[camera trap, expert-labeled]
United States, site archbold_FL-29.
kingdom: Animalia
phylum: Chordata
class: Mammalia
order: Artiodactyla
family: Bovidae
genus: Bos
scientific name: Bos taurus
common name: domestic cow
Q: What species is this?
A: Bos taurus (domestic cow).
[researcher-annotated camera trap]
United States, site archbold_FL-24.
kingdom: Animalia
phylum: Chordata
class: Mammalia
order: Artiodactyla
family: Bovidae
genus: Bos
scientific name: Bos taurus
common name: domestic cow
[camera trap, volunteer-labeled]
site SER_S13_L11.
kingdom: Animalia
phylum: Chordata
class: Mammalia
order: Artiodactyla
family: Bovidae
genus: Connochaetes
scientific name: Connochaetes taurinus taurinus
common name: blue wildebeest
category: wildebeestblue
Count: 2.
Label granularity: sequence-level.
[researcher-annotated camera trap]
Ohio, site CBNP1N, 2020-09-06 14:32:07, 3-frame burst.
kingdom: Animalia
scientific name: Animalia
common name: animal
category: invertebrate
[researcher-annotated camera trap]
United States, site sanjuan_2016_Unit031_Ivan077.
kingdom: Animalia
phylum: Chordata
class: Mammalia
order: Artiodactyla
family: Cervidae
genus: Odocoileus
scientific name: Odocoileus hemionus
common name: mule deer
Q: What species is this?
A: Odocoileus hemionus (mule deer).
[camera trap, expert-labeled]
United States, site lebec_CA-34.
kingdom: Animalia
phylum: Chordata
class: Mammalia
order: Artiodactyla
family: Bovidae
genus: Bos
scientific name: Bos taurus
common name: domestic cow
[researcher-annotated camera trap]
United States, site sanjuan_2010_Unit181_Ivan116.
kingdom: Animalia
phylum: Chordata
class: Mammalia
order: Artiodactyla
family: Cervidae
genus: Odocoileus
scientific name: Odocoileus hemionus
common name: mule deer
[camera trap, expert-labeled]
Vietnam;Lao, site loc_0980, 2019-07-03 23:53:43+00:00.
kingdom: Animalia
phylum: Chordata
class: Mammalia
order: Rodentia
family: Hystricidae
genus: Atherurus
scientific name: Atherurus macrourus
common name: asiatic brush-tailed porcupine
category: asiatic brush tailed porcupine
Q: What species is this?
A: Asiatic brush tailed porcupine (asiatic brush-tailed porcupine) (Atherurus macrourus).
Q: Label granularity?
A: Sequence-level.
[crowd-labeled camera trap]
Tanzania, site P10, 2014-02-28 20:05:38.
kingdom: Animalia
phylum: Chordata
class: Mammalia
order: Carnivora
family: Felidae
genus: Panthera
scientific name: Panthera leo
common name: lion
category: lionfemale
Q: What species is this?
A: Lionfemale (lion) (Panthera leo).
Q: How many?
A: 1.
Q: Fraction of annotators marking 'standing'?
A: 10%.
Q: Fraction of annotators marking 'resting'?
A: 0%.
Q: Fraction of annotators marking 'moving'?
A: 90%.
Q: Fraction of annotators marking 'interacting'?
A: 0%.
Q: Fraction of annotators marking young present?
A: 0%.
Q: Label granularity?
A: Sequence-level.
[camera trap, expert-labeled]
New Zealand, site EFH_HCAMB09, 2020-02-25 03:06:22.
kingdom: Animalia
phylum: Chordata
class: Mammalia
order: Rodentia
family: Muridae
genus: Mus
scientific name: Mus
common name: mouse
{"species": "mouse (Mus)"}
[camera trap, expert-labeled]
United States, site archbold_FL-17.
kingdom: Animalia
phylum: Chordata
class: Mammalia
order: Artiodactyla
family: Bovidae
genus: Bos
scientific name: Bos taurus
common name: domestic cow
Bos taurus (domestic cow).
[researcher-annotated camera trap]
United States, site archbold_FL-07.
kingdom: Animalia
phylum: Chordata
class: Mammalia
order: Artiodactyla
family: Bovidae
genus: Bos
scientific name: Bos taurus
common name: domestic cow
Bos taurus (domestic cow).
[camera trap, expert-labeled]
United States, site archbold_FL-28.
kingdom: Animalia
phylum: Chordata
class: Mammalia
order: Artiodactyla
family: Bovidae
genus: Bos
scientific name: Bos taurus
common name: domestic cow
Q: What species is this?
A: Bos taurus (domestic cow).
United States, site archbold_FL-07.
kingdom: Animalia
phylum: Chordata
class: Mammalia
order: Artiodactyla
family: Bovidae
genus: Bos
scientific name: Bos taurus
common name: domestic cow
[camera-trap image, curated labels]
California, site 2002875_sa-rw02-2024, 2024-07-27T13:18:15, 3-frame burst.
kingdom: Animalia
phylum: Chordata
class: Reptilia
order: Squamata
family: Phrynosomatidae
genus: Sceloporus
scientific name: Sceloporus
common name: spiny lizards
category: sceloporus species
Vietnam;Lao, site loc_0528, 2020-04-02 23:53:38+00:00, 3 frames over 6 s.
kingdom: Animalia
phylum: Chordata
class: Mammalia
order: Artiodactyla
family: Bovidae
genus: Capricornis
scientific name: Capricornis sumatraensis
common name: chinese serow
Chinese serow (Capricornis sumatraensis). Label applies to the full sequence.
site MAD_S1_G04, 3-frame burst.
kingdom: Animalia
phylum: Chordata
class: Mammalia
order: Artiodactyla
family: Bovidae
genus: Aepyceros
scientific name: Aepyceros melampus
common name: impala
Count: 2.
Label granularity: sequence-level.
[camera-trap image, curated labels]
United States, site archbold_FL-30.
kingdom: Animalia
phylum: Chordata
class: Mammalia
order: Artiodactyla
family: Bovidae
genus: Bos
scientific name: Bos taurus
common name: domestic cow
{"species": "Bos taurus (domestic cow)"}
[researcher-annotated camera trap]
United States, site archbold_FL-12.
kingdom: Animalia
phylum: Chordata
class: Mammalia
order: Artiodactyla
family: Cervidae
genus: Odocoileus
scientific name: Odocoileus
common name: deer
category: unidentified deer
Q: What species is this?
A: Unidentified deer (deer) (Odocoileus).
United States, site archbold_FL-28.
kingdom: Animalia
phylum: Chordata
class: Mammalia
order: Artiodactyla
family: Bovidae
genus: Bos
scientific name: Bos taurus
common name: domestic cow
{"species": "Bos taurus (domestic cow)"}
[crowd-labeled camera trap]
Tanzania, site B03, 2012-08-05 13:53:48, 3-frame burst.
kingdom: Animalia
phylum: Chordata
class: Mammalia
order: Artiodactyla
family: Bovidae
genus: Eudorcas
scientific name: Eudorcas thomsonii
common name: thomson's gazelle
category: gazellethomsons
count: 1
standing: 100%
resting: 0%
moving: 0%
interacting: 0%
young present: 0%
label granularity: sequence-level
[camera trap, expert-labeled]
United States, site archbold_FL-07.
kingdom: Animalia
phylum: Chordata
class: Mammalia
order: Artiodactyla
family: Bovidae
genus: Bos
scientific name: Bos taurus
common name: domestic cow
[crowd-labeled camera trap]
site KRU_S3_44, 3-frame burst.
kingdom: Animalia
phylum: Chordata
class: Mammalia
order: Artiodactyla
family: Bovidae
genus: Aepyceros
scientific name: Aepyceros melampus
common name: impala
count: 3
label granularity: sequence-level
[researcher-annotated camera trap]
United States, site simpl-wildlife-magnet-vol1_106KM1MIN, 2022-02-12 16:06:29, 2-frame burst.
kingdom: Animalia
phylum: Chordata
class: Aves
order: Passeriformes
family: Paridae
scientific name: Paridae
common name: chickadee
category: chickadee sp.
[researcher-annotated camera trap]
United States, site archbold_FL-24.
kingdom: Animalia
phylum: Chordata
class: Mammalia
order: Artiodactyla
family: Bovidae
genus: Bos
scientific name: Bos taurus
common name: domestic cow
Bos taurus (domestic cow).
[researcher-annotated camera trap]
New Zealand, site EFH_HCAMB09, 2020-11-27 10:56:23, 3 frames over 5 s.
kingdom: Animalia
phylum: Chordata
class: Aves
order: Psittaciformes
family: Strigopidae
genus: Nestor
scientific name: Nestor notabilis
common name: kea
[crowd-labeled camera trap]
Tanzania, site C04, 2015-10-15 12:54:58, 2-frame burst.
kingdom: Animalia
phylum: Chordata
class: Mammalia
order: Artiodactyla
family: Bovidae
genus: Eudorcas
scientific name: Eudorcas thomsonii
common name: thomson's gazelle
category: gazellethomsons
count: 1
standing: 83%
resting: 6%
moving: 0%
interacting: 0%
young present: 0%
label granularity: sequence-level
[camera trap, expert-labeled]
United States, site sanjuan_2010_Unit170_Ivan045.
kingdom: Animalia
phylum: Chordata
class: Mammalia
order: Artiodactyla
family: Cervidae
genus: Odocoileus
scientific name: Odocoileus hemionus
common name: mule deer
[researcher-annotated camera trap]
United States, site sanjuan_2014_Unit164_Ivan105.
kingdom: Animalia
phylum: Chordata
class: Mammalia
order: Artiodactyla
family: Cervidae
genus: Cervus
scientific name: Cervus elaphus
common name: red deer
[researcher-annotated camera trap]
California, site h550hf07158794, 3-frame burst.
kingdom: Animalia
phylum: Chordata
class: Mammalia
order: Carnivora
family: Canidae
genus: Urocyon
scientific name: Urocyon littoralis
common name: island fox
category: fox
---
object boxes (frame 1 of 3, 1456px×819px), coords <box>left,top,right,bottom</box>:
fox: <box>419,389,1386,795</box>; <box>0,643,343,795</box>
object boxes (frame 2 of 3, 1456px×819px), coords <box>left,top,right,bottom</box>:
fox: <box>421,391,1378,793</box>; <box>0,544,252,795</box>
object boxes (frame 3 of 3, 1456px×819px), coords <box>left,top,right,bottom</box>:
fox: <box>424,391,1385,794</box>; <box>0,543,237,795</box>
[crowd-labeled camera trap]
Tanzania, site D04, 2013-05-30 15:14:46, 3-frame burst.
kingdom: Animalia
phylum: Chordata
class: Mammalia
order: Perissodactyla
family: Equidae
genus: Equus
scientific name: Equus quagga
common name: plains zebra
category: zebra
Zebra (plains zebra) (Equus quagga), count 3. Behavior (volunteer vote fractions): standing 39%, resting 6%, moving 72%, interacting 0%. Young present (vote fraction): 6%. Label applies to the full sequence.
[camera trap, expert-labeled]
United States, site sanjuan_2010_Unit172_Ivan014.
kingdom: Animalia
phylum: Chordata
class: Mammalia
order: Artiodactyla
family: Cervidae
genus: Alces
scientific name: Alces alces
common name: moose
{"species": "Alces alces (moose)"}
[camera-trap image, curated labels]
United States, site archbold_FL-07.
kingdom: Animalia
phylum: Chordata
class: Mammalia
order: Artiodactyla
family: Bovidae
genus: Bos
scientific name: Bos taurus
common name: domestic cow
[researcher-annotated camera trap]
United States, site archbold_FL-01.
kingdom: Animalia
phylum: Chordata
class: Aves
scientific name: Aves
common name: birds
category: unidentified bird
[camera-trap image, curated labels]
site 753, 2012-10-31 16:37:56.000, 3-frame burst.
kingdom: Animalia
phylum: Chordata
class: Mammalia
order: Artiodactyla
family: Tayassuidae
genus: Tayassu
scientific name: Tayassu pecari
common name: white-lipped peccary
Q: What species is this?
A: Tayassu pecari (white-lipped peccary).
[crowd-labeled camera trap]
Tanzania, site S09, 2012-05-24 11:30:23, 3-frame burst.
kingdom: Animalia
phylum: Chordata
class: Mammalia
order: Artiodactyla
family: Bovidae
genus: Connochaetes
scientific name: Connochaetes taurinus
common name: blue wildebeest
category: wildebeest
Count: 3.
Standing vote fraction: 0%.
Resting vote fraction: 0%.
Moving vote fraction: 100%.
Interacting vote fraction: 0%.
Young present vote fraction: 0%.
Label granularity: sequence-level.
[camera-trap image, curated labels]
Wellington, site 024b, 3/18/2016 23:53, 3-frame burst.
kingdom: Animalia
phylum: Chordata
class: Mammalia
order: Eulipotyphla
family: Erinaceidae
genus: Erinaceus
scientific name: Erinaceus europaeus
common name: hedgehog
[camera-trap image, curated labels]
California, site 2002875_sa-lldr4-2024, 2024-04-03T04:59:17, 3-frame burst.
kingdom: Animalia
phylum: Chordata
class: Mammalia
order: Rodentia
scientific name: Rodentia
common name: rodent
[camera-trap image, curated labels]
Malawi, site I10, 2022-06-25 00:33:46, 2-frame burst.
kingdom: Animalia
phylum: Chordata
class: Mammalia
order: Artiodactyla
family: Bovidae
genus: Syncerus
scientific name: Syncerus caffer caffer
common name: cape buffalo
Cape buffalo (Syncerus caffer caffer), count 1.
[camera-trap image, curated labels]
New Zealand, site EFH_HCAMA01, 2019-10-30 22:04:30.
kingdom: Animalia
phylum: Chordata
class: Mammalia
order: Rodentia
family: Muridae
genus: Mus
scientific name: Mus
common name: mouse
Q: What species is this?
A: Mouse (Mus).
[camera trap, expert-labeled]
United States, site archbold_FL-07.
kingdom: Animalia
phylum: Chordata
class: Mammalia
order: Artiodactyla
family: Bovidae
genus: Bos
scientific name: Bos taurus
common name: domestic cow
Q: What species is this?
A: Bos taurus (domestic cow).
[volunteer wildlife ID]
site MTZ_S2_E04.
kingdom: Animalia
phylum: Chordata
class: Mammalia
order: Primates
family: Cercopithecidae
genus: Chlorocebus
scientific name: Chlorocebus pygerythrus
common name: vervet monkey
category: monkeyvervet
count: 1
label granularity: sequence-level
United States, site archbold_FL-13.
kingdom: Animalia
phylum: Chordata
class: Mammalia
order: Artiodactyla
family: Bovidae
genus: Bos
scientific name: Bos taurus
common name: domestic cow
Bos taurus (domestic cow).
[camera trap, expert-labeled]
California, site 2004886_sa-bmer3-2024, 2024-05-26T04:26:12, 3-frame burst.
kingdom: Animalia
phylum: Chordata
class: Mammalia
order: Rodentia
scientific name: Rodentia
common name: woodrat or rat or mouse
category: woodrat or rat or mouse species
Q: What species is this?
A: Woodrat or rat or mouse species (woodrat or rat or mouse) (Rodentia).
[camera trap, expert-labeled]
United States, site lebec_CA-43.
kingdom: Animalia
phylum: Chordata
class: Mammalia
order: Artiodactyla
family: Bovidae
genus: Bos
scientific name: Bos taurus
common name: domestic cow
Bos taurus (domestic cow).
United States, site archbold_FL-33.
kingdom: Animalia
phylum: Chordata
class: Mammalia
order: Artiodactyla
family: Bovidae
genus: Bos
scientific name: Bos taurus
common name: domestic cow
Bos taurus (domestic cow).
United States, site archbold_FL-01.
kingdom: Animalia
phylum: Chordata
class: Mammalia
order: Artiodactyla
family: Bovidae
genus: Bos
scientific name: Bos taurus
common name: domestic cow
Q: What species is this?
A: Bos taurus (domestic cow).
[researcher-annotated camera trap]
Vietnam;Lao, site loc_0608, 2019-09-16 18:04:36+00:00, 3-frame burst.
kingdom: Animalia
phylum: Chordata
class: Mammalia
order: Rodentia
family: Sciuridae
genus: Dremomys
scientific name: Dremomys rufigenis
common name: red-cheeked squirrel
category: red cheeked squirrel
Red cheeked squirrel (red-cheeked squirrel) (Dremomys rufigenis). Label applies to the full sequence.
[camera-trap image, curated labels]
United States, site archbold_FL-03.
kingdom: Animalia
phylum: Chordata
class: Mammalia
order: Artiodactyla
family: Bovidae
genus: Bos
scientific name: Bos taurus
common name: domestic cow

=======

> **ASSIGNMENT**: For the word "over", say how many lines of the listing contain it; give the number alone.

> **TASK RESULT**: 2